Jason Doring

Recent Posts

Future-Proofing Your Auto Insurance Risk Analysis Modeling - Get the Whitepaper


The automotive industry is running parallel races toward fully electrified and fully autonomous vehicles, and both races have a deceptively close finish line. EVs will become the norm within 10 years due to a combination of government legislation and manufacturer mandates – Progressive estimates that EVs could comprise 40% of car sales by 2030. Vehicle autonomy, meanwhile, remains a top priority for OEMs as well, with the market projected to reach $200 billion by the end of the decade. Mercedes-Benz is already certified for Level 3 autonomy, a standard that encompasses conditional hands-free driving, suggesting that Level 5 (totally automated driving) is a feasible goal for automakers more quickly than initially anticipated.

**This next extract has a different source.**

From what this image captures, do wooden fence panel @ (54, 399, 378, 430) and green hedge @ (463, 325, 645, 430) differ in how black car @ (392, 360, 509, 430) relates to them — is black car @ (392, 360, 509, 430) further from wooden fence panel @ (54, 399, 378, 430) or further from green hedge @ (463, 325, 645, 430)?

The technology involved in developing electrified, autonomous vehicles will not be universal; each feature package will have its own unique benefits, drawbacks, and relationship to road conditions and driver capabilities. Consequently, auto insurers cannot treat “ADAS” or “EV” as monolithic or even loosely segmented variables in their risk analysis; all levels of the organization must have a comprehensive understanding of their car’s technology stack to maintain a balanced risk-to-rate ratio.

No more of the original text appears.